Hélene Flautre, Avrupa Parlamentosu AB-Türkiye Delegasyonu Eş-Başkanı
* * *
Mesajın Fransızca Orjinal Metni
Chers amis,
Je souhaite exprimer toutes mes condoléances à la famille du jeune Karakas ainsi que mes meilleurs vœux de rétablissement aux blessés, anonymes ou célèbres, qui ont courageusement soutenu sur place le mouvement de protection du Gezi Park.
Malgré la distance je souhaite vous affirmer de tout mon cœur mon profond soutien à votre cause : le droit de manifester pacifiquement, la protection du dernier poumon de Taksim et plus généralement la nécessité d’un rapide rééquilibrage entre l’écologique et l’économique mis à mal par de nombreux
grands projets à l’instar du futur troisième pont du Bosphore.

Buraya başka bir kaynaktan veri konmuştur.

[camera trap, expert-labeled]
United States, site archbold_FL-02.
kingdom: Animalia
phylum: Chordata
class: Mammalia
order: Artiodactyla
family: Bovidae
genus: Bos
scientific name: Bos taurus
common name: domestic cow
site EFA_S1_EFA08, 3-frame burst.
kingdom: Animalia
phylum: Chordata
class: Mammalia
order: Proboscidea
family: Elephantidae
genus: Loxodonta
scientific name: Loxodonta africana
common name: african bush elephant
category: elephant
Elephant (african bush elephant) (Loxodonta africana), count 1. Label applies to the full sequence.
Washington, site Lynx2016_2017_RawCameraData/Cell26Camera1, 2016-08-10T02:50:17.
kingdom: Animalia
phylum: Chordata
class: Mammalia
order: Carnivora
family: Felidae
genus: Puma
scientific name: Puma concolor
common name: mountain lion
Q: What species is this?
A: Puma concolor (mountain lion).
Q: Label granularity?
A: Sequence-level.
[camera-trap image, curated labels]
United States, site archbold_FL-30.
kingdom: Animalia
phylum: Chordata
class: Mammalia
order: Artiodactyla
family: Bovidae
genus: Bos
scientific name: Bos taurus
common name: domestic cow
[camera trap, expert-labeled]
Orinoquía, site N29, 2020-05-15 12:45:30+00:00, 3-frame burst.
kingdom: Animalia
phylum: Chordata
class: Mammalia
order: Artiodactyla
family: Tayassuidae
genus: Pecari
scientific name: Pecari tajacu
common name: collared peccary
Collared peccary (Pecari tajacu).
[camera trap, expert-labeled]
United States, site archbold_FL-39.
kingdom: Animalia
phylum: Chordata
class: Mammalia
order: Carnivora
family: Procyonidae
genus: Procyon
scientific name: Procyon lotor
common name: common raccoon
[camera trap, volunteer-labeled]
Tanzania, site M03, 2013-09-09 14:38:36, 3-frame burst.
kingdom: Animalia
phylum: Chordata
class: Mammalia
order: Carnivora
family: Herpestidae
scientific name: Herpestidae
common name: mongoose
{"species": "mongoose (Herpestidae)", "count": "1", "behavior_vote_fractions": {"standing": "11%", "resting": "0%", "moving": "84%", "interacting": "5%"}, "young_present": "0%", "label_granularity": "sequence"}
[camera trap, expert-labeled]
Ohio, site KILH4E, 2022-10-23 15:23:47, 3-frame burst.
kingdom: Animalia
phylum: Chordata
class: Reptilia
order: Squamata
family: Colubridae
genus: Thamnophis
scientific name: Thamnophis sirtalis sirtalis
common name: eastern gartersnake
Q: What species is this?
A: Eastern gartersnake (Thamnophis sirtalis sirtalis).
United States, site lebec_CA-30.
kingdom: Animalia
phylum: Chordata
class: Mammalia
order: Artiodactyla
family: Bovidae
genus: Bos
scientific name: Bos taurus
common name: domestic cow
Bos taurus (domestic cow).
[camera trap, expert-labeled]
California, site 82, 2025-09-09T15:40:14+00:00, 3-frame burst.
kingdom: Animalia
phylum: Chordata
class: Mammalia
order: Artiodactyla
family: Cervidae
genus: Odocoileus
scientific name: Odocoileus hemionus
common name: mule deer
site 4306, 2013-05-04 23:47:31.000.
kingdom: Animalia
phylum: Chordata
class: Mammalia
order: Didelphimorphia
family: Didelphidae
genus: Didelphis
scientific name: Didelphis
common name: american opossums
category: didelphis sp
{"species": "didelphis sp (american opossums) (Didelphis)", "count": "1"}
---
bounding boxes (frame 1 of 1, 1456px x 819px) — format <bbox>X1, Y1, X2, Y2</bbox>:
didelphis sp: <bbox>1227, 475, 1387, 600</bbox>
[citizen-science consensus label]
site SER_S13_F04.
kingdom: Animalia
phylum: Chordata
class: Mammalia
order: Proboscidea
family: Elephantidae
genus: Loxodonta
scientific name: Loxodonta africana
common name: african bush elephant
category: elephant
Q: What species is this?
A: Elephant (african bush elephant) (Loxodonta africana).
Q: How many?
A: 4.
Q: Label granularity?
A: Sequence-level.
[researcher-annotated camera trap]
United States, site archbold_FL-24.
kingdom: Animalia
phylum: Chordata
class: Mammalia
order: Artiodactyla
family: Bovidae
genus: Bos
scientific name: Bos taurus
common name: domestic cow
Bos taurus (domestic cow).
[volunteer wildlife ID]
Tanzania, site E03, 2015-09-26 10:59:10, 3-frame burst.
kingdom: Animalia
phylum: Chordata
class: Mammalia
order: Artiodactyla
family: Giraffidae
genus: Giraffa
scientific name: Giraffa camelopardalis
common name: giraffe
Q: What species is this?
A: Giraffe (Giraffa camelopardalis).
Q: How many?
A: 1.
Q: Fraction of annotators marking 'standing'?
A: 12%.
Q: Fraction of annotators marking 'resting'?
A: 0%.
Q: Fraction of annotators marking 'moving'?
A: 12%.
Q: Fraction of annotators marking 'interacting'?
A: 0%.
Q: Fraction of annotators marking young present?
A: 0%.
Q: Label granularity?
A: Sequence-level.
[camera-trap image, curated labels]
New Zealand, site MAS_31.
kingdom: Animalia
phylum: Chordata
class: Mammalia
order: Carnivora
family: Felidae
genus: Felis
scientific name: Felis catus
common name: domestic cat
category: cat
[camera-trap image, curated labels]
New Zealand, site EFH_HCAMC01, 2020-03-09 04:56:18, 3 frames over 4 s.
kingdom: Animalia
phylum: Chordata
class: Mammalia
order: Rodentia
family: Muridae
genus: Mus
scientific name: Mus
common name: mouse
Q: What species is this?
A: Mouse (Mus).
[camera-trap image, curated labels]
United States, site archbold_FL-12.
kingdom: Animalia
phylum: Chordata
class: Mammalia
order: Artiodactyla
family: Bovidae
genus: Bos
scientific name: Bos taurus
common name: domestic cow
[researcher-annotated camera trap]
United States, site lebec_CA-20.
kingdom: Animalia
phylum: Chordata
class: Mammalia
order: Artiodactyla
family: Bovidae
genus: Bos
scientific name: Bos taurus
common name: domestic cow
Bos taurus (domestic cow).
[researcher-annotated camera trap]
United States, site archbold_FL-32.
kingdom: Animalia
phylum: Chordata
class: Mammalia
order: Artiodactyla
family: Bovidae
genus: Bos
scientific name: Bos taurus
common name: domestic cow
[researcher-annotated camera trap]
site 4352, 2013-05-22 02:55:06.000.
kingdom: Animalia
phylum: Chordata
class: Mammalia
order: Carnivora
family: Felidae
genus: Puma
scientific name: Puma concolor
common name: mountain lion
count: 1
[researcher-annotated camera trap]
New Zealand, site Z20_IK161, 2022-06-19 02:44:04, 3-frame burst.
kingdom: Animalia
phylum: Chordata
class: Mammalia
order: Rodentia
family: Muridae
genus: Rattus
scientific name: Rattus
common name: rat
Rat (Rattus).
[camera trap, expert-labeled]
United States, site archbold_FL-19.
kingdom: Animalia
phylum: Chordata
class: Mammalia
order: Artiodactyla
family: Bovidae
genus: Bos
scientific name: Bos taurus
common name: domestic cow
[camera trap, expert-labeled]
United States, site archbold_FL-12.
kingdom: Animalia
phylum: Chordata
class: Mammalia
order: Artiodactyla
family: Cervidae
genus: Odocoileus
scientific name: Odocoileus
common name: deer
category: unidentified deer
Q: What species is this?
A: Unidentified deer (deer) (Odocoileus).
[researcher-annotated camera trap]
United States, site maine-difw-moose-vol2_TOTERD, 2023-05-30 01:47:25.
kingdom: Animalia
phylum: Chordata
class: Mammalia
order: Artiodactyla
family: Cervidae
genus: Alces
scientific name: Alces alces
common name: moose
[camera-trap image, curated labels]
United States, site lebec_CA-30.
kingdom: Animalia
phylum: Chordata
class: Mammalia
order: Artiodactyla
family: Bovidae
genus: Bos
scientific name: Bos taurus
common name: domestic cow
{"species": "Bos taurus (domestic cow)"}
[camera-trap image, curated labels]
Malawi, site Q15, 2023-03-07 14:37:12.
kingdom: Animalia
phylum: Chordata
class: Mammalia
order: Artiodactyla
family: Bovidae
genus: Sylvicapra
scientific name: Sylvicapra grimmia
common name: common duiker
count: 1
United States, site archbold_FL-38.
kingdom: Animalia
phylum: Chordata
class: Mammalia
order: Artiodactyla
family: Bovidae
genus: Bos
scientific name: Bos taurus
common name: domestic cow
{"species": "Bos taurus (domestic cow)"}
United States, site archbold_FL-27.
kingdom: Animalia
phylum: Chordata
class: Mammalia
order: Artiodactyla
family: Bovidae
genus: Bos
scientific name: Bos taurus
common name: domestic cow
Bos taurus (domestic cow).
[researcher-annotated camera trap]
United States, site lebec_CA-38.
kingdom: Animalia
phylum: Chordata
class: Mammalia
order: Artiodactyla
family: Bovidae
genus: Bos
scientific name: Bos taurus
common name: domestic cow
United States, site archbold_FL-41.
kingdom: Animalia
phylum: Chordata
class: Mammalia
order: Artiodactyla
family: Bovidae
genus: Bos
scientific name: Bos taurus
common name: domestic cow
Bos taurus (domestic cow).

Capitale européenne de la culture en 2010, Istanbul, fut également indirectement signataire de la charte urbaine européenne II. A ce titre les autorités locales et régionales turques s’étaient engagées à développer la durabilité, la convivialité et la bonne gouvernance urbaine, notamment par l’inclusion des citoyens-citadins aux projets urbains. Gezi park constitue malheureusement un contre-exemple. De même qu’elles s’étaient engagées à protéger l’environnement local et global, à maintenir la biodiversité. Il en va de la santé des stambouliotes. N’oublions pas qu’un arbre en bonne santé constitue un véritable filtre à air, un climatiseur naturel, et qu’il peut également épurer certains polluants. Les centres commerciaux ne peuvent se substituer à ces fonctions. Dans une ville aussi dynamique et gigantesque qu’Istanbul, le besoin en jardins et espaces verts est d’autant plus nécessaire qu’il garantit aux citoyens, indépendamment de leurs conditions économiques, des espaces de repos ou de loisirs de plein air. C’est un droit pour tous qui ne doit pas être remis en cause au profit de quelques spéculateurs immobiliers.
Hélène Flautre, Co-Presidente de la délégation UE-Turquie au Parlement européen.